EXERCISE DESCRIPTION → Will you output the entries below exactly, skipping every image they contain?

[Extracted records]

= = = = =

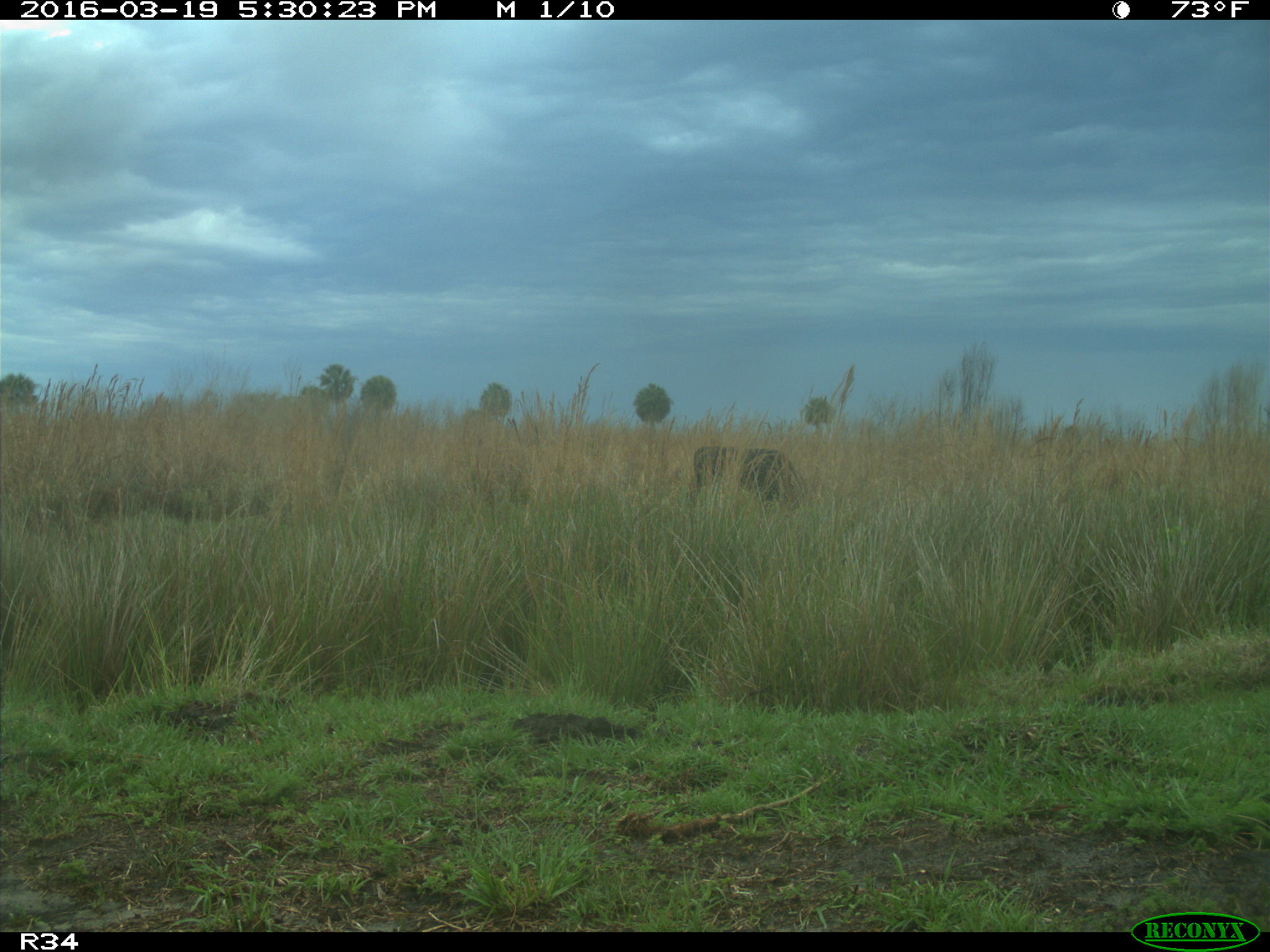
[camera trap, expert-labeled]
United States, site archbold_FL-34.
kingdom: Animalia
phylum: Chordata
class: Mammalia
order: Artiodactyla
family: Bovidae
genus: Bos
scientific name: Bos taurus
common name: domestic cow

= = = = =

RESPONSE AREA →
[camera trap, expert-labeled]
United States, site archbold_FL-34.
kingdom: Animalia
phylum: Chordata
class: Mammalia
order: Artiodactyla
family: Bovidae
genus: Bos
scientific name: Bos taurus
common name: domestic cow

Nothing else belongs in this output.